#### [Directions for this task]
Print the listing below exactly, leaving nothing out.

- - -

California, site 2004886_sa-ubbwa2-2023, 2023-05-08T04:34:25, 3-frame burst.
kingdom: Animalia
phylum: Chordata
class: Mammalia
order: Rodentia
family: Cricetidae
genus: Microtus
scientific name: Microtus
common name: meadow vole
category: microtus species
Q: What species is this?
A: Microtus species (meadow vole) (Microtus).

- - -

#### [Worked solution]
California, site 2004886_sa-ubbwa2-2023, 2023-05-08T04:34:25, 3-frame burst.
kingdom: Animalia
phylum: Chordata
class: Mammalia
order: Rodentia
family: Cricetidae
genus: Microtus
scientific name: Microtus
common name: meadow vole
category: microtus species
Q: What species is this?
A: Microtus species (meadow vole) (Microtus).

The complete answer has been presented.